Résumez en deux phrases l'extrait sur les taux de TVA.

:: EXTRAIT ::
--
Examen dans le cadre de l'article 88-4 de la Constitution
Texte européenExamen : 28/04/2011 (commission des affaires européennes)
Ce texte a fait l'objet de la proposition de résolution : n° 481 (2010-2011) : voir le dossier legislatif
Économie, finances et fiscalité
Proposition de résolution de M. Jean Bizet sur
l'application
du principe de subsidiarité à l'harmonisation
des taux de TVA
(Réunion du 28 avril 2011)
Le 1er décembre dernier, la Commission européenne a lancé une vaste consultation publique (« Livre vert ») sur le système de la TVA en vue d'une simplification et d'une amélioration de ce système. La consultation est ouverte jusqu'à la fin du mois de mai 2011.C'est la raison pour laquelle il m'a semblé opportun d'ouvrir le débat sur la question des taux réduits, et d'une manière plus générale sur la liberté pour les États membres de fixer les taux quand certaines conditions sont réunies.
Dans son Livre vert, la Commission européenne estime nécessaire de parvenir à un système plus simple, plus moderne et plus efficace pour la collecte d'une ressource fiscale majeure des États membres (en moyenne 21,4 % du total des rentrées fiscales, soit 862 milliards d'euros).
La Commission a articulé son Livre vert autour de 33 questions qui portent sur les fondements du système comme sur les problèmes spécifiques ; elle envisage d'harmoniser les taux et de limiter la possibilité d'établir des taux réduits pour certains services ou produits. Ce dernier aspect de la position de la Commission me paraît critiquable. Je crois que le problème n'est pas bien posé.
Les règles actuelles concernant les taux réduits sont issues de la directive TVA de 2006 modifiée en 2009.
La directive de 2006 permet aux États membres d'appliquer un ou deux taux réduits d'un minimum de 5 % aux biens et services énumérés dans une liste limitative figurant en annexe de la directive. Pour les autres activités ne figurant pas dans la liste, il est possible de demander des dérogations.
Il faut rappeler qu'en janvier 2006, le Conseil avait donné mandat à la Commission de présenter un rapport sur l'impact des taux réduits appliqués à certains services fournis localement en termes d'emploi, de croissance économique et de bon fonctionnement du marché intérieur.
C'est ce rapport qui a débouché sur la directive de 2009 autorisant l'application facultative de taux réduit sur la valeur ajoutée pour certains services à forte intensité de main-d'oeuvre fournis au niveau local, et pour lesquels il n'existe pas de risque de concurrence déloyale entre les prestataires de services dans les différents États membres. C'est dans cette liste de services qu'a été placée la restauration, à la demande de la France.
--
:: Données de détection d'objets ::

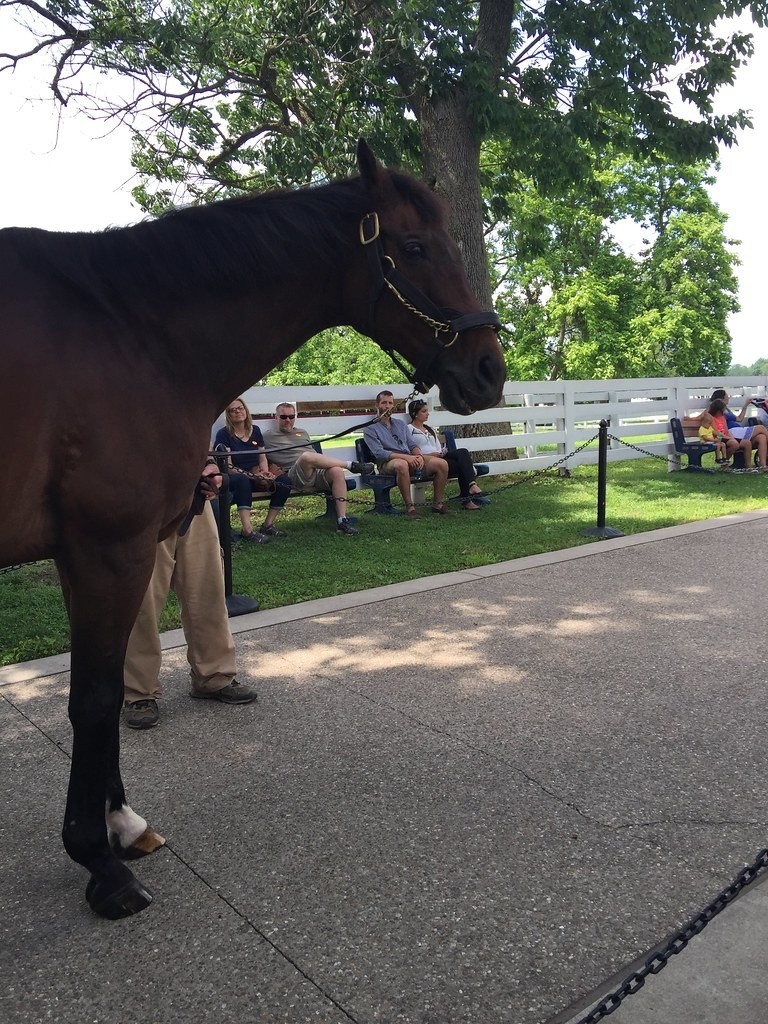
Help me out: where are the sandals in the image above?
[467,483,481,495]
[462,500,479,509]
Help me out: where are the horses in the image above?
[1,140,508,917]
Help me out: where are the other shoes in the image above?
[715,459,722,463]
[405,510,421,521]
[722,458,729,463]
[432,505,457,515]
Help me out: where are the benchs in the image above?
[670,414,757,470]
[206,441,356,543]
[356,429,489,514]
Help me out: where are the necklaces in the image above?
[234,431,246,439]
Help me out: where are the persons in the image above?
[683,390,768,473]
[124,454,258,729]
[363,390,452,518]
[697,415,730,463]
[260,403,375,536]
[708,401,739,472]
[406,399,492,511]
[214,398,291,543]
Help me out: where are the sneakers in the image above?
[260,523,287,538]
[336,518,359,536]
[189,678,257,704]
[241,529,268,543]
[350,462,374,477]
[124,699,159,728]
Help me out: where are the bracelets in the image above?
[206,459,218,466]
[743,405,747,409]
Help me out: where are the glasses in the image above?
[280,414,295,420]
[414,399,423,409]
[229,406,245,413]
--
:: RÉPONSE ::
La Commission européenne a lancé une consultation publique (« Livre vert ») sur le système de la TVA, où elle envisage notamment d'harmoniser les taux et de limiter les taux réduits, une orientation que l'extrait juge critiquable. Les règles actuelles viennent de la directive de 2006, modifiée en 2009 : elles autorisent un ou deux taux réduits d'au moins 5 % sur une liste limitative, et la directive de 2009 y a ajouté certains services locaux à forte intensité de main-d'œuvre, dont la restauration à la demande de la France.